EXERCISE TEXT:
+++
This week’s violence has rendered travel along key highways difficult and even unsafe, with public transport in KwaZulu-Natal also suspended. In response to this, 911 4 kidZ founder Amoré Sameera Jooste organised a drive to get food and other necessities to those in need.
“Reading how people are begging for food breaks my heart. I cannot sit in my home and eat a meal while others have not eaten,” she said.
Jooste secured transport from an anonymous company, which also covered the cargo costs.
Many donations have streamed in and Jooste says the plan is to run a flight every day for the next few days.
Humairah Rangila told Mail & Guardian on Friday that she was worried about the fate of her family in KwaZulu-Natal. When a relative sent information about another food drive going to KwaZulu-Natal in two planes and three trucks from Johannesburg, Rangila circulated the information in her local group.
+++
STORED DATA:
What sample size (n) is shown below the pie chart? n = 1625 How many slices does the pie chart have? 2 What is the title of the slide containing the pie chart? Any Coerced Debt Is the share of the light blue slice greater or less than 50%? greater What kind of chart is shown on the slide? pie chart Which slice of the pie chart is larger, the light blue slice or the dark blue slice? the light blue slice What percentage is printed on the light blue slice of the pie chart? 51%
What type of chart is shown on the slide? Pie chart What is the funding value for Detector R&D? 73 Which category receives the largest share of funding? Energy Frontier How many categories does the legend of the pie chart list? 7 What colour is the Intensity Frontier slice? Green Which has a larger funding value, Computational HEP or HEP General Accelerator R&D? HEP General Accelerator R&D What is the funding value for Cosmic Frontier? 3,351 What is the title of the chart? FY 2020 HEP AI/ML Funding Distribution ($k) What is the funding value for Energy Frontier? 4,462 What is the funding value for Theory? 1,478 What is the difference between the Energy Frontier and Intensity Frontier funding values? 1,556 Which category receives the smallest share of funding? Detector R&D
+++
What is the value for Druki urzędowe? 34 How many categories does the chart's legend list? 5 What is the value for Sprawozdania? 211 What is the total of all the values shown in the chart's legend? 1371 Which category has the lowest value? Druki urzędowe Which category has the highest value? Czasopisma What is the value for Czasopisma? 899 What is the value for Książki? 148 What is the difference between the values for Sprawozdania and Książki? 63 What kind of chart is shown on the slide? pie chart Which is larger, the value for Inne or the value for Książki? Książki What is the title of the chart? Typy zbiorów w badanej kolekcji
+++
TASKS TO CARRY OUT:
1. According to the article about the KwaZulu-Natal food drive, how often does Jooste plan to run a flight over the next few days?
2. Write the next part of the article about the KwaZulu-Natal food drive, picking up after its last sentence.

EXPECTED RESPONSES:
1. Every day.

2.
She says volunteers of all ages and races then worked together to sort out and package donations, which ended up filling two one-tonne trucks headed for KwaZulu-Natal.
“Once I saw the food warehouses being looted, I felt something had to be done and tried to plan how I could help the affected people of KZN,” Rangila said.
Another group doing food drives is being run by the nonprofit organisation, Ashraful Aid, which so far has distributed milk and bread in Durban and surrounding areas, and plans to distribute baby formula and other necessities in the coming days, said its chief operations officer, Yusuf Nadee.